Le différend opposant la société française Touzet aux autorités malgaches continue de susciter un vif débat, au croisement des enjeux économiques, juridiques et géopolitiques. Cette affaire illustre les tensions croissantes entre la souveraineté des États africains et le respect des engagements contractuels internationaux. Intervenant sur le sujet, l’avocat franco-comorien Me Saïd Larifou a livré une analyse rigoureuse, appelant les autorités malgaches à faire preuve de responsabilité et de respect du droit.
Implantée à Madagascar depuis plusieurs décennies, la société Touzet est spécialisée dans les travaux publics et a mené de nombreux projets d’envergure sur la base de contrats signés avec l’État malgache. Selon Me Larifou, plusieurs de ces prestations, bien que validées par expertise, n’ont toujours pas été réglées, ce qui constitue une violation grave des obligations contractuelles. « Ce que conteste la société Touzet, précise-t-il, ce n’est pas la résiliation d’un contrat – un droit reconnu à toute partie – mais le non-paiement de travaux exécutés, validés et facturés en bonne et due forme. »
L’avocat rappelle que la justice malgache elle-même reconnaît la réalité des travaux réalisés ainsi que la validité des factures correspondantes. En ce sens, la démarche de Touzet ne relève ni d’un contentieux politique ni d’un abus de droit, mais s’appuie strictement sur les principes juridiques et la reconnaissance d’un travail accompli.
Dans un contexte où de nombreux États africains souhaitent reprendre le contrôle de secteurs stratégiques, certains observateurs voient dans l’affaire Touzet une manifestation de cette volonté de souveraineté. Me Larifou, tout en affirmant le droit légitime des États à redéfinir leurs politiques économiques, met en garde contre une interprétation dévoyée de ce principe. « Le panafricanisme ne peut être le prétexte à l’injustice. On ne construit pas une Afrique forte en privant une entreprise étrangère de son dû après qu’elle a contribué au développement local », martèle-t-il.
Il déplore également une certaine indifférence face à la situation de l’entreprise, qui a toujours respecté les règles contractuelles. Plus de 2 000 employés liés à Touzet se retrouvent aujourd’hui au chômage, sans perspectives, victimes collatérales de cette affaire.
Un autre point soulevé par Me Larifou concerne l’attitude des autorités françaises. Malgré l’existence d’un accord bilatéral entre la France et Madagascar visant à protéger les intérêts des entreprises françaises sur le territoire malgache, l’avocat regrette l’absence de réaction claire dans le dossier Touzet. « L’État français ne peut rester inactif lorsqu’une entreprise française, ayant agi dans le strict respect du droit, se retrouve spoliée.
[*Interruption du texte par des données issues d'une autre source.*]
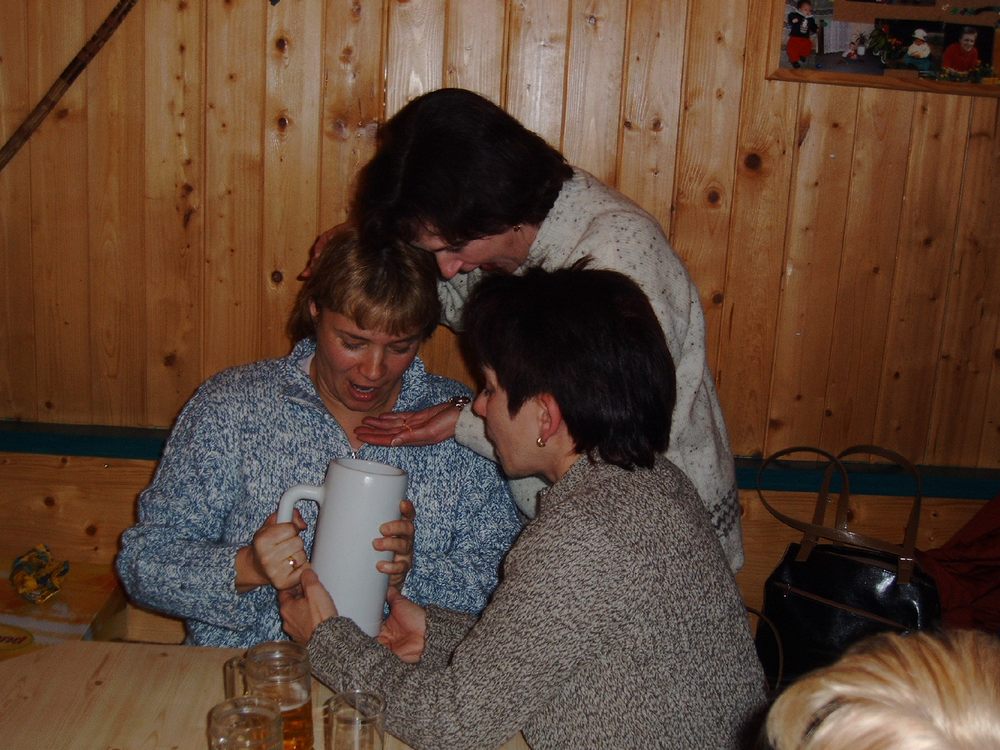 sais2003_04_196.jpg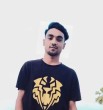 Md Nazmul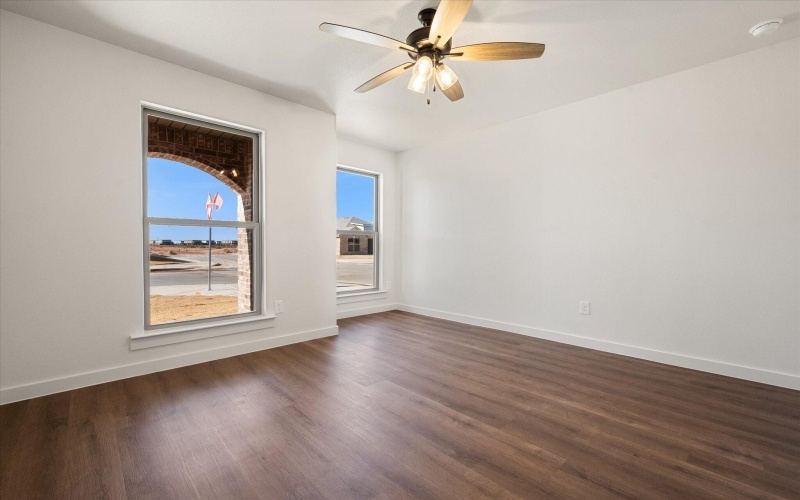 13813 Gary Avenue, Lubbock, TX 79423, 4 Bedrooms Bedrooms, ,2 BathroomsBathrooms,Residential,For Sale,13813 Gary Avenue,0,202563896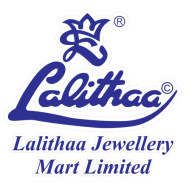 Lalithaa Jewellery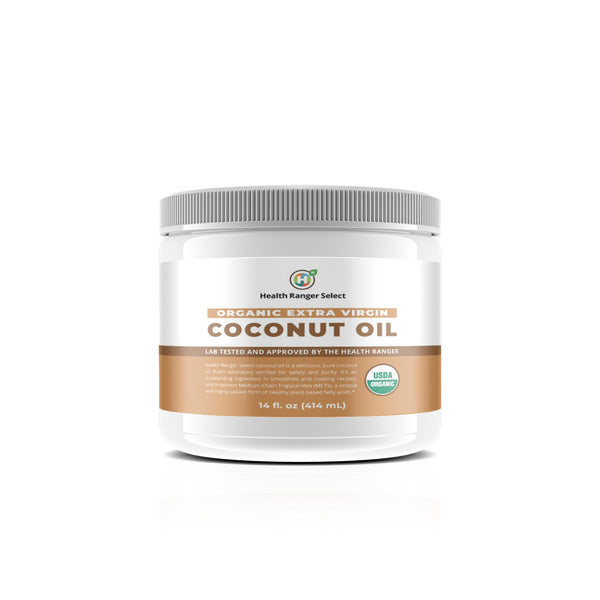 Supplements for Healthy Bones and Joints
Touzet n’a bénéficié d’aucun privilège. Elle a simplement travaillé sérieusement, comme toute entreprise responsable », affirme-t-il.
Face à cette situation, des recours judiciaires internationaux sont à l’étude, avec pour objectif de faire respecter les engagements contractuels de l’État malgache.
Au-delà de l’aspect purement juridique, Me Saïd Larifou, en tant qu’avocat, panafricaniste engagé et acteur de la société civile comorienne, lance un appel à une mobilisation plus forte des sociétés civiles africaines. Il estime que la gestion actuelle de nombreux partenariats économiques reflète un affaiblissement de ces structures, souvent marginalisées ou silencieuses face aux décisions étatiques. « Il est temps que la société civile joue pleinement son rôle de veille, de critique et de proposition. Défendre la souveraineté, oui, mais jamais au détriment de la justice », insiste-t-il.
L’affaire Touzet dépasse donc le cadre d’un litige commercial. Elle soulève des questions fondamentales sur l’équilibre entre souveraineté nationale et obligations internationales, sur la place du droit dans les relations économiques, et sur la capacité des sociétés africaines à construire un modèle de développement à la fois autonome et équitable. Dans ce contexte, la voix de Me Larifou vient rappeler que le panafricanisme, loin d’être un alibi, doit demeurer un moteur d’équité et de justice pour une Afrique digne et respectée.